* start RECORDS FOR THE TASK *

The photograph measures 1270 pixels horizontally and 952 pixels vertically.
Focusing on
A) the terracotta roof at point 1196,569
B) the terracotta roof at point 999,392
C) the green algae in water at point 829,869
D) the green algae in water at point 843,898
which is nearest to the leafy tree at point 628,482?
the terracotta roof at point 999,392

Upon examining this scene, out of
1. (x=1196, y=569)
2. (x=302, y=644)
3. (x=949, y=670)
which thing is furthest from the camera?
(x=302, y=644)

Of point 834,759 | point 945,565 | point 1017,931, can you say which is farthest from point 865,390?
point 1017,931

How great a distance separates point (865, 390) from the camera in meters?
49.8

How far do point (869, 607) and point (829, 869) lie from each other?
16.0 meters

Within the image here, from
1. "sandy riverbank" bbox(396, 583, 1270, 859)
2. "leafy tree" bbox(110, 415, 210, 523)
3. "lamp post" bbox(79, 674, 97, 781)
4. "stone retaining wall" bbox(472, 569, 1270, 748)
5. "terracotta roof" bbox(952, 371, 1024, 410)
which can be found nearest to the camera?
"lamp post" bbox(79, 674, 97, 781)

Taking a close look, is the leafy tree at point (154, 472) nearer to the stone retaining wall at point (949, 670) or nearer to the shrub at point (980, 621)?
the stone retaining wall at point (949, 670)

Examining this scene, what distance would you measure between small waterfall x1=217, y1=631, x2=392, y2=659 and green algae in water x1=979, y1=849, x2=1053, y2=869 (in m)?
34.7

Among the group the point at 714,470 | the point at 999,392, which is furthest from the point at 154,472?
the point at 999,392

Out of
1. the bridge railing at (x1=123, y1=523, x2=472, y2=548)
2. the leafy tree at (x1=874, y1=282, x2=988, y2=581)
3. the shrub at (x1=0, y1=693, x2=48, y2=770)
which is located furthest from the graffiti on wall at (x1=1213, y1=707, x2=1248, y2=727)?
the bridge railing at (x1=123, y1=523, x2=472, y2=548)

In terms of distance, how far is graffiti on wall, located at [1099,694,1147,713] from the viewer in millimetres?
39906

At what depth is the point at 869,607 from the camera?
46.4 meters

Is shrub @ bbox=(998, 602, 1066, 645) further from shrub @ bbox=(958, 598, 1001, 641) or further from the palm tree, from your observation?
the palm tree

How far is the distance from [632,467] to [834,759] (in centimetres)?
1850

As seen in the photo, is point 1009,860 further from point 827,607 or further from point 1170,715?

* end RECORDS FOR THE TASK *

◆ TASK DIRECTIONS
Can you express everything in the entries above, from the line containing "At what depth" down to the end of the entries, as a Markdown table with the columns Row and Entry line, numbering each line and leaving out blank lines?

◆ PROBLEM SOLUTION
| Row | Entry line |
|---|---|
| 1 | At what depth is the point at 869,607 from the camera? |
| 2 | 46.4 meters |
| 3 | Is shrub @ bbox=(998, 602, 1066, 645) further from shrub @ bbox=(958, 598, 1001, 641) or further from the palm tree, from your observation? |
| 4 | the palm tree |
| 5 | How far is the distance from [632,467] to [834,759] (in centimetres)? |
| 6 | 1850 |
| 7 | As seen in the photo, is point 1009,860 further from point 827,607 or further from point 1170,715? |